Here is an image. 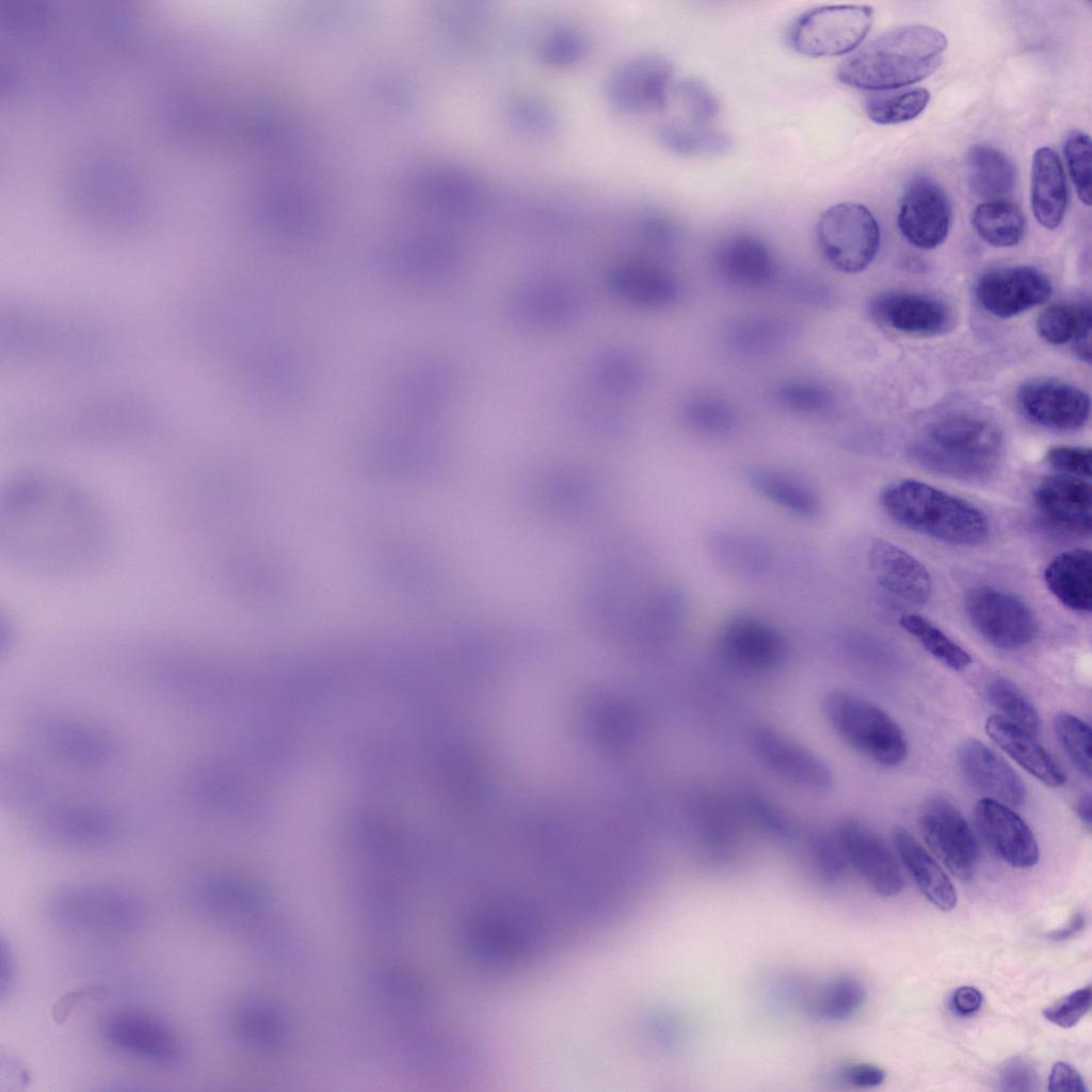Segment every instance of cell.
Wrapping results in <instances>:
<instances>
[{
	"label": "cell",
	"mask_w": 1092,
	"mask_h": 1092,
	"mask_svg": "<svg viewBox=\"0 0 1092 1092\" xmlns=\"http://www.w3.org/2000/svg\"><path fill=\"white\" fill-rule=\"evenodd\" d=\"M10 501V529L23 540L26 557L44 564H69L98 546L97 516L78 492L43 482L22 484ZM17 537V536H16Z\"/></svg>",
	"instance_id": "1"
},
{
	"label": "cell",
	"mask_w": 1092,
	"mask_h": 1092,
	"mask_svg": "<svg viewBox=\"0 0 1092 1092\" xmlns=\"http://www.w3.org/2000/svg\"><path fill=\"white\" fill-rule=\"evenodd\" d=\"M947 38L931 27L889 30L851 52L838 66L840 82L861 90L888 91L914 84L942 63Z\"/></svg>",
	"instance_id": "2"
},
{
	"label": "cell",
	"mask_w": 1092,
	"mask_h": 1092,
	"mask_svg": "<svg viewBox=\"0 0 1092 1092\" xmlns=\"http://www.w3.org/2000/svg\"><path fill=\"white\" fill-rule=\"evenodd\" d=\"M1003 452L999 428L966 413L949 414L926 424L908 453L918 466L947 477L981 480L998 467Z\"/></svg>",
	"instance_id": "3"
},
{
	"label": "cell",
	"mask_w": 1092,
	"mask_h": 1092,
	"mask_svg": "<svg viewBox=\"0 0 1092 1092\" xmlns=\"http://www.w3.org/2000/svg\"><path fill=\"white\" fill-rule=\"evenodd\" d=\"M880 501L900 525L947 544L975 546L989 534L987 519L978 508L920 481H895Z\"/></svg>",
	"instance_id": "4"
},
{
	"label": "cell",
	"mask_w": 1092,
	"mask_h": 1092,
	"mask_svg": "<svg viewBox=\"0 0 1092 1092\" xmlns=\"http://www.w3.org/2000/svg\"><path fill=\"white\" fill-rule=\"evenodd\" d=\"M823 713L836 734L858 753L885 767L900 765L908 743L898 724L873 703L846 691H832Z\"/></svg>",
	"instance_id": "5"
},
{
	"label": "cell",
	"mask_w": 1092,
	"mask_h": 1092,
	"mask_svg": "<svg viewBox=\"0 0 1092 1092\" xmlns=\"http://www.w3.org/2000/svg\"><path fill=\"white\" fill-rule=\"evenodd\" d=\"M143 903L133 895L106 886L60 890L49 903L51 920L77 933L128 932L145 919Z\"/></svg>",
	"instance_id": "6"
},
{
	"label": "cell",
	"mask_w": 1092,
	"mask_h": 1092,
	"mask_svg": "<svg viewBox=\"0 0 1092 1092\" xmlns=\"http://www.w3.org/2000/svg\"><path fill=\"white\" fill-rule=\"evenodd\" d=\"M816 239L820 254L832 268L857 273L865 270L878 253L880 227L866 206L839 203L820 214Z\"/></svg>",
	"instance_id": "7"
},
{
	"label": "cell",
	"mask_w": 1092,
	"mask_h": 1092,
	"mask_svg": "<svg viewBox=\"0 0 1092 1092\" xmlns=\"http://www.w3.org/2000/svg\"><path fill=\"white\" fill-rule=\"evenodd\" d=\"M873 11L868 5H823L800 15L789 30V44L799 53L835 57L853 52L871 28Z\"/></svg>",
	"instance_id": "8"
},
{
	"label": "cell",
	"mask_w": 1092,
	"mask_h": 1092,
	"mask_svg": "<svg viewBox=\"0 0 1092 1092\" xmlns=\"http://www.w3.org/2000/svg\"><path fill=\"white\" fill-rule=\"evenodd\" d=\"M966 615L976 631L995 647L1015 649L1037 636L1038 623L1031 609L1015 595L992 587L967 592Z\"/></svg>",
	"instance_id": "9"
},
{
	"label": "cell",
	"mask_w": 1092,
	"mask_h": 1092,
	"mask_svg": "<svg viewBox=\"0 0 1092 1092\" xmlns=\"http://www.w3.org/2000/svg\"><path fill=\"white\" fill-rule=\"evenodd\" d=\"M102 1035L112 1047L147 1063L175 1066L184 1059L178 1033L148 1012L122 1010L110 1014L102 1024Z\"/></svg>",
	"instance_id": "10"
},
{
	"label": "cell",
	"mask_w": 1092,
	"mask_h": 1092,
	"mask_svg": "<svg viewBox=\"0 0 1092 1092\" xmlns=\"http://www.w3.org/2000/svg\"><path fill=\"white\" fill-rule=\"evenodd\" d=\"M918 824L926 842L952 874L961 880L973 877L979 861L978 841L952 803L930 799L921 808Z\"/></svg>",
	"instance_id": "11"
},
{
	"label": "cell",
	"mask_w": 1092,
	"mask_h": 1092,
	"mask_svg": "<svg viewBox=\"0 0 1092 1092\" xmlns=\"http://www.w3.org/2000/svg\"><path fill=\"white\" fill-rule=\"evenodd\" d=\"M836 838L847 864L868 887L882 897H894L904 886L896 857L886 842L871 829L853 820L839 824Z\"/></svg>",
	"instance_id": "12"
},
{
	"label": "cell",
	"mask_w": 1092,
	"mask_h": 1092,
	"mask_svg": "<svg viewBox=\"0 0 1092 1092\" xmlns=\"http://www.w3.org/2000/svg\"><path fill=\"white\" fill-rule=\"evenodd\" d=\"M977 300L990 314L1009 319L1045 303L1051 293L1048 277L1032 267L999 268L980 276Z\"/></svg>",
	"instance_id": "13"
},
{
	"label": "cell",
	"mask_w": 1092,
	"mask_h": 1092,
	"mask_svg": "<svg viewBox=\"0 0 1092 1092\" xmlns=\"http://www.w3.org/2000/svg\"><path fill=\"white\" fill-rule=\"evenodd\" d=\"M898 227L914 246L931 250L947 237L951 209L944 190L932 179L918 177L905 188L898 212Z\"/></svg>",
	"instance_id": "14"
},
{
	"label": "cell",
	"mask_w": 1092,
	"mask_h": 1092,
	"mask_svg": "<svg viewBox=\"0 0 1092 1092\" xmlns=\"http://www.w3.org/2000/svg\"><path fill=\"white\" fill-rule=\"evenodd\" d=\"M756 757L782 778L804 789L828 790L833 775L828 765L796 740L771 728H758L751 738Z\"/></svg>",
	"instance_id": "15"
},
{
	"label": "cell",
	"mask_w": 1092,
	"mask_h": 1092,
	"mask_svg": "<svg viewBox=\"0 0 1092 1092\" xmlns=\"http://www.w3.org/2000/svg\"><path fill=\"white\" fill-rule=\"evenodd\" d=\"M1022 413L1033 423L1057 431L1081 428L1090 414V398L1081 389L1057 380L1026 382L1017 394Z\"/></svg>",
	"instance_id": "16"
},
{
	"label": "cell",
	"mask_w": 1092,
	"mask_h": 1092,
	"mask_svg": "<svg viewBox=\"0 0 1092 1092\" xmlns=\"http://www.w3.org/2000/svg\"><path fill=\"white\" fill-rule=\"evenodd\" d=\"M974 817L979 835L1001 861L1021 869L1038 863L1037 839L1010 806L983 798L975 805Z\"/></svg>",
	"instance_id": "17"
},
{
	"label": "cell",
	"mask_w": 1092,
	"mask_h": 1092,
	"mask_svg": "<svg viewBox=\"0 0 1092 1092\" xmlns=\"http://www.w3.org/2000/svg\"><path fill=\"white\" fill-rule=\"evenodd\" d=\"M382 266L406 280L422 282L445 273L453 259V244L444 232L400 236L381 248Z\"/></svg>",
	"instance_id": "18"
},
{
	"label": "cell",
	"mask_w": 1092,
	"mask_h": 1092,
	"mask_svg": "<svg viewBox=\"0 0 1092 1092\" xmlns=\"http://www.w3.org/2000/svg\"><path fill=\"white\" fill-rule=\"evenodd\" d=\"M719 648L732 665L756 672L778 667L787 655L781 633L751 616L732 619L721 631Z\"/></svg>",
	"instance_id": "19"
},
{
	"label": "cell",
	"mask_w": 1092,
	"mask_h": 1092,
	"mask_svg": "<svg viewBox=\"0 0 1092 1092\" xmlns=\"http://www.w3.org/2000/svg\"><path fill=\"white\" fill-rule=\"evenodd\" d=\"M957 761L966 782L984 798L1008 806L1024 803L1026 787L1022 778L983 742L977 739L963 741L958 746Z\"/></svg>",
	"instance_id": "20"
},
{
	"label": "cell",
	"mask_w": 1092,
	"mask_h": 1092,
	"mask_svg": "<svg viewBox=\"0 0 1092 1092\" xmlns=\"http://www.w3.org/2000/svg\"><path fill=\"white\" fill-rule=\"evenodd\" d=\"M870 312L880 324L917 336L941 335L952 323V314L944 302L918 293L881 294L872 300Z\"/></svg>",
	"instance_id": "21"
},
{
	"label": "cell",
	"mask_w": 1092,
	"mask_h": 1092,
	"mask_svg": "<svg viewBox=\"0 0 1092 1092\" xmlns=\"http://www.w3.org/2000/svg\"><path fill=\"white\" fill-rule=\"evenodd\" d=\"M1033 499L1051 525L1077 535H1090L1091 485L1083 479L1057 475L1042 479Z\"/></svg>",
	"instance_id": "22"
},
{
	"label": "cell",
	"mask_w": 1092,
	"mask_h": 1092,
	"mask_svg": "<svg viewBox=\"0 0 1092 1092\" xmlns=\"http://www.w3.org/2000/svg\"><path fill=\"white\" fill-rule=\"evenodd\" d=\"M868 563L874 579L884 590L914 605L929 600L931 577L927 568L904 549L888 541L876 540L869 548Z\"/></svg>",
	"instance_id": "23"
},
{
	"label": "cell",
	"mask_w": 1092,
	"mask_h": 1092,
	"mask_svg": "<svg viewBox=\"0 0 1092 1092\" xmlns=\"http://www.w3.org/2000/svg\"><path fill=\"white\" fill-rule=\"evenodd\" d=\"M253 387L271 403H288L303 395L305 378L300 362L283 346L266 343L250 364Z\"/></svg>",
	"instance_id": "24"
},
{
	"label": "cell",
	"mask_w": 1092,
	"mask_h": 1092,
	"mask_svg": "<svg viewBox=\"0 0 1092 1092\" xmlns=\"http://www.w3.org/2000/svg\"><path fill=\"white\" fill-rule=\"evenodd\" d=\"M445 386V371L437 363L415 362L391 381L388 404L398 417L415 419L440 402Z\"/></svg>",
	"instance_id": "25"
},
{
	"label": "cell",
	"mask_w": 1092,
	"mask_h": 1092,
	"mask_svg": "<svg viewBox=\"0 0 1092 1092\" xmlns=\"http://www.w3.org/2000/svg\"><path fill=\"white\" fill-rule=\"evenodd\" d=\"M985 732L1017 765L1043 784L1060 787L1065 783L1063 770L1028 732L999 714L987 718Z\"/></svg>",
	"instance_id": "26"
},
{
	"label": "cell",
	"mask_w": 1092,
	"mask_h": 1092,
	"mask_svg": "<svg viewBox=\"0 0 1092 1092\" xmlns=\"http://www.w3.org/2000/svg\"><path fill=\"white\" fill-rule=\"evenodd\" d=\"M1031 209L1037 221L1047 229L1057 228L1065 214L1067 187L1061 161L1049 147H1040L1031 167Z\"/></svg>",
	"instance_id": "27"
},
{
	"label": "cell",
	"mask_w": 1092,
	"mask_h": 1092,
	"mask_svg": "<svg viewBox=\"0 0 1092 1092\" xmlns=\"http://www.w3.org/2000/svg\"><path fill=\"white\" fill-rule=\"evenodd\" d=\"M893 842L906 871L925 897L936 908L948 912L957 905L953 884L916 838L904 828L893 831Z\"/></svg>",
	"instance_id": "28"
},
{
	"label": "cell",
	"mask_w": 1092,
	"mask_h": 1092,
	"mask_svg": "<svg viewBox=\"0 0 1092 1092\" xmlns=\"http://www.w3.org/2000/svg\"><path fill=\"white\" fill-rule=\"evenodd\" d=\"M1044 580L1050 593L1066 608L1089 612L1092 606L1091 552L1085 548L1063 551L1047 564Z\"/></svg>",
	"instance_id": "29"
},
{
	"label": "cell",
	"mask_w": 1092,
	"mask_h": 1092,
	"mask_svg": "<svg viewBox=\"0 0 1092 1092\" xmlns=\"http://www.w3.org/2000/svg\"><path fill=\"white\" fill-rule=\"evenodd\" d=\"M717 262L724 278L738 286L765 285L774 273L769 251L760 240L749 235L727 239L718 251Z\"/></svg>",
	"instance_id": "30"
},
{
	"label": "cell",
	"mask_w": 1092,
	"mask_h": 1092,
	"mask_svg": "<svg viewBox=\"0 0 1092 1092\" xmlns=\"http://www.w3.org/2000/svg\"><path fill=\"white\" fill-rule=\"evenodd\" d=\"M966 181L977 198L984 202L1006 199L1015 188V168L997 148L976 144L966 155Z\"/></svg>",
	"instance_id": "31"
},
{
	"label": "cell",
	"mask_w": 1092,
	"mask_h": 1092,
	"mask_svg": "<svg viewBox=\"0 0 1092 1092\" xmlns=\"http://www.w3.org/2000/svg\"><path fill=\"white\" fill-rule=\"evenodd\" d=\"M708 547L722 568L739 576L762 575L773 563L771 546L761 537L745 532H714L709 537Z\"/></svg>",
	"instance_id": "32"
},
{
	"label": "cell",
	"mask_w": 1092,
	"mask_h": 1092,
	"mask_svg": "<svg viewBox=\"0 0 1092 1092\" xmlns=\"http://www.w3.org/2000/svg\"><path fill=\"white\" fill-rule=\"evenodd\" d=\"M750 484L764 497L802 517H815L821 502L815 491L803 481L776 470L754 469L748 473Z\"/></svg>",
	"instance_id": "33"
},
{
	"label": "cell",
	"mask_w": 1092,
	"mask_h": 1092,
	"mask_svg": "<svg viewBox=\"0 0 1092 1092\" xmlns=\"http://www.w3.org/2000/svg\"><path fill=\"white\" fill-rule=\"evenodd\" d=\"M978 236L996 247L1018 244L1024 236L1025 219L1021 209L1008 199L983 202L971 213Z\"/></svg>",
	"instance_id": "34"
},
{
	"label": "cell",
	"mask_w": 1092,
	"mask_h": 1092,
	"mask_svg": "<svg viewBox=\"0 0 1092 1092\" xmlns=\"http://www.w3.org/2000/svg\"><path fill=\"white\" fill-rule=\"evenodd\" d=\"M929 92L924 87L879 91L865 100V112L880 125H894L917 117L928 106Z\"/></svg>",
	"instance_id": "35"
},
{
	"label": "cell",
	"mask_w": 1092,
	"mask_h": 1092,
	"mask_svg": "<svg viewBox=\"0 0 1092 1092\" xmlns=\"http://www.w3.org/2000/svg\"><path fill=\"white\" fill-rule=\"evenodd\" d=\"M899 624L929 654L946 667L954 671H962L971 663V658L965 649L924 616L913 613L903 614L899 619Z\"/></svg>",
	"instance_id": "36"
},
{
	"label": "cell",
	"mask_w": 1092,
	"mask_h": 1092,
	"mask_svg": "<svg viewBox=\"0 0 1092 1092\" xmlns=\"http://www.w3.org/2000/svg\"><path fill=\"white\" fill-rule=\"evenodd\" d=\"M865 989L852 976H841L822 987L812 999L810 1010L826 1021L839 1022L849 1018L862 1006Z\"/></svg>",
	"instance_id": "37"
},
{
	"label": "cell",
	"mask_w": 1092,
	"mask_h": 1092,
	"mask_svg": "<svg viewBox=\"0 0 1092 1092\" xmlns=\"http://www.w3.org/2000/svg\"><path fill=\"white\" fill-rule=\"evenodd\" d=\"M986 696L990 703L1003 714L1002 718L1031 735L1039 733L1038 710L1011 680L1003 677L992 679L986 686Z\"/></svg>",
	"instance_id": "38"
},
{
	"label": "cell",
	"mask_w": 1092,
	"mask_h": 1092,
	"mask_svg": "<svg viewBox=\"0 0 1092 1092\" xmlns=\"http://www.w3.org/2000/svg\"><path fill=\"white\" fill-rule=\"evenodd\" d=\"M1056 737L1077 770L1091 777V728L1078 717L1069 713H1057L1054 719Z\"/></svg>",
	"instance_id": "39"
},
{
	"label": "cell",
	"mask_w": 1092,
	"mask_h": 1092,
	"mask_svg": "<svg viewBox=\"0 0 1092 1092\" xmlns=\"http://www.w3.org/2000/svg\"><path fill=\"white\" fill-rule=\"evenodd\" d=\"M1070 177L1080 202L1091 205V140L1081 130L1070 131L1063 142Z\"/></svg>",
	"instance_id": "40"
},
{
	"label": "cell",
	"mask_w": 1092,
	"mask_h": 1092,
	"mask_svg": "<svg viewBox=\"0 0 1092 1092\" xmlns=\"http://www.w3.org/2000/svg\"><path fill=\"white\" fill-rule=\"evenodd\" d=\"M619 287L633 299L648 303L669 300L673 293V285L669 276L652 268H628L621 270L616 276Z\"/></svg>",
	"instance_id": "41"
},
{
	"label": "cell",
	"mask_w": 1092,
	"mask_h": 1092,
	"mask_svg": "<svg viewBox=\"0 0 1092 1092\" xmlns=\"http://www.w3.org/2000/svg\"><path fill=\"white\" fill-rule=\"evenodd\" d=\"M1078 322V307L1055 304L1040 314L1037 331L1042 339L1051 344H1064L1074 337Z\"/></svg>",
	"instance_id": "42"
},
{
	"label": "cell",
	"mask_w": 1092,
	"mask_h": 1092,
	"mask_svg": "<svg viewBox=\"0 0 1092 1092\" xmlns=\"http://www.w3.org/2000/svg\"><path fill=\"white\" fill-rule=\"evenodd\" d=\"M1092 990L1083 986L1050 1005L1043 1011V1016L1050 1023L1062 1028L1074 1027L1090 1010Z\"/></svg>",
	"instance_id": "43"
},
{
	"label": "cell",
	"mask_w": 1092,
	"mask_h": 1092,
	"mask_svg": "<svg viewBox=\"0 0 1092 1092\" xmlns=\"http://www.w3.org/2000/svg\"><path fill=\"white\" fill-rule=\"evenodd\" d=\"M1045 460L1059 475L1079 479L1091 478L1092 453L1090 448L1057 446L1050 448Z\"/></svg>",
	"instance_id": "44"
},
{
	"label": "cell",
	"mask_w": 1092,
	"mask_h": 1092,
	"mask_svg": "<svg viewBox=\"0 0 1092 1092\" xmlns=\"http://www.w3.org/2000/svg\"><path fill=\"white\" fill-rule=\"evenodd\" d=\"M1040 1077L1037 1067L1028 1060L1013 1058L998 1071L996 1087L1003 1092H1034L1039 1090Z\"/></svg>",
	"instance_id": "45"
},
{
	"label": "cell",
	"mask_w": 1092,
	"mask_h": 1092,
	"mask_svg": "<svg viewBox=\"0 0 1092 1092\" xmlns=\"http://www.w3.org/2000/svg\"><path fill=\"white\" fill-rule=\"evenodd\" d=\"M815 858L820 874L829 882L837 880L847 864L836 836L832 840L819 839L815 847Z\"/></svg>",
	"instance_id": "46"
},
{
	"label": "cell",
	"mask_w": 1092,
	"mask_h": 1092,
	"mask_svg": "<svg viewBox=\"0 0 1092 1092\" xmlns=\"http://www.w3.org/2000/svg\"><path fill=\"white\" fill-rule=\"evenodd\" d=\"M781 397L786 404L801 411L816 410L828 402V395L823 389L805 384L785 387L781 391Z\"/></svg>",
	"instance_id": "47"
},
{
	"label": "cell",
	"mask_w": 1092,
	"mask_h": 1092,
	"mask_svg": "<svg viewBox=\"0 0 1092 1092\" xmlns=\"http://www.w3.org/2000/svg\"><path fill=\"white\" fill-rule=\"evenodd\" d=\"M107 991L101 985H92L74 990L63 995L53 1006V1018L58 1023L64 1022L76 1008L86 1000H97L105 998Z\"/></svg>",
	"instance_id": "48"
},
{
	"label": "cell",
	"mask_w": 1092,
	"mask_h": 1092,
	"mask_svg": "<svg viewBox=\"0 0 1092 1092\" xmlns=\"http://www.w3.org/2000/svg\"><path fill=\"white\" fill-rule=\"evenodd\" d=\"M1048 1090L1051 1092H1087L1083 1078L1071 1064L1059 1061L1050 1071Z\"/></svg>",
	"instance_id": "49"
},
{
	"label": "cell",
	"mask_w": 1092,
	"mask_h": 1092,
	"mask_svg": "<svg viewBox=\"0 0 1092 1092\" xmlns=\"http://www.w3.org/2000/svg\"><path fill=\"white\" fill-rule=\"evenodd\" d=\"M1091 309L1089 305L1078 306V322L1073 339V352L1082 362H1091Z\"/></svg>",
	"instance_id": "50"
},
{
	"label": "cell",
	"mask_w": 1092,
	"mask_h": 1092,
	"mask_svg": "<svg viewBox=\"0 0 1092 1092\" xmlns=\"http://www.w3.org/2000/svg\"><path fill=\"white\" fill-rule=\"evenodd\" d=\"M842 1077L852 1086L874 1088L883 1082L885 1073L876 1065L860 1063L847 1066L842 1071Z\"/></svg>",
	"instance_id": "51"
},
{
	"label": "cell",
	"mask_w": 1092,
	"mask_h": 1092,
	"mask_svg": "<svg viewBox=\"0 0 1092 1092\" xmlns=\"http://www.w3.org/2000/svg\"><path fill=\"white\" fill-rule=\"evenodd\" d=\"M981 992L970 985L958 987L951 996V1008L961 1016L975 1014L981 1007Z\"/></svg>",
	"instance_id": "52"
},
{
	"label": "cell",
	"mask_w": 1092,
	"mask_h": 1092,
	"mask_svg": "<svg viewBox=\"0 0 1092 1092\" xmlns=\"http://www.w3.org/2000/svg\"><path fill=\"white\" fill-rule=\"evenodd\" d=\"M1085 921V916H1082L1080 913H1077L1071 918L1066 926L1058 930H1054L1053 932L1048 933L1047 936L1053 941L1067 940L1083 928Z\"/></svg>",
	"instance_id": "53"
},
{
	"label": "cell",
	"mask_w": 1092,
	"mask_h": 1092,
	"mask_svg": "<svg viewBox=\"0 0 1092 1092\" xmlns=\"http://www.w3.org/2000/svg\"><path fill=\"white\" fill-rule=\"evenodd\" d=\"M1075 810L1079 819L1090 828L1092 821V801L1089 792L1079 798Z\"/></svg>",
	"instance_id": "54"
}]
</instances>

───

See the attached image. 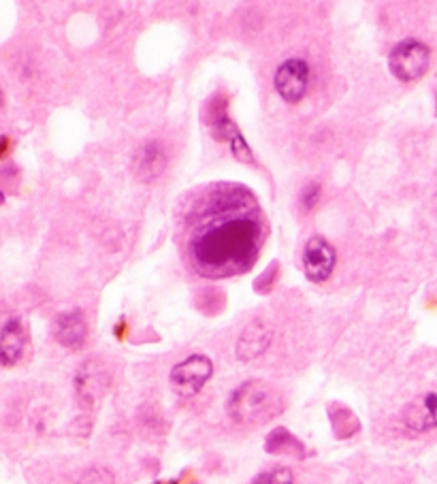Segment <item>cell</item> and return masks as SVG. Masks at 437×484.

───

## STATED TASK
Please pick out every line in the records above that contains the string "instances", and copy each of those lines in full.

## EXERCISE SOLUTION
Wrapping results in <instances>:
<instances>
</instances>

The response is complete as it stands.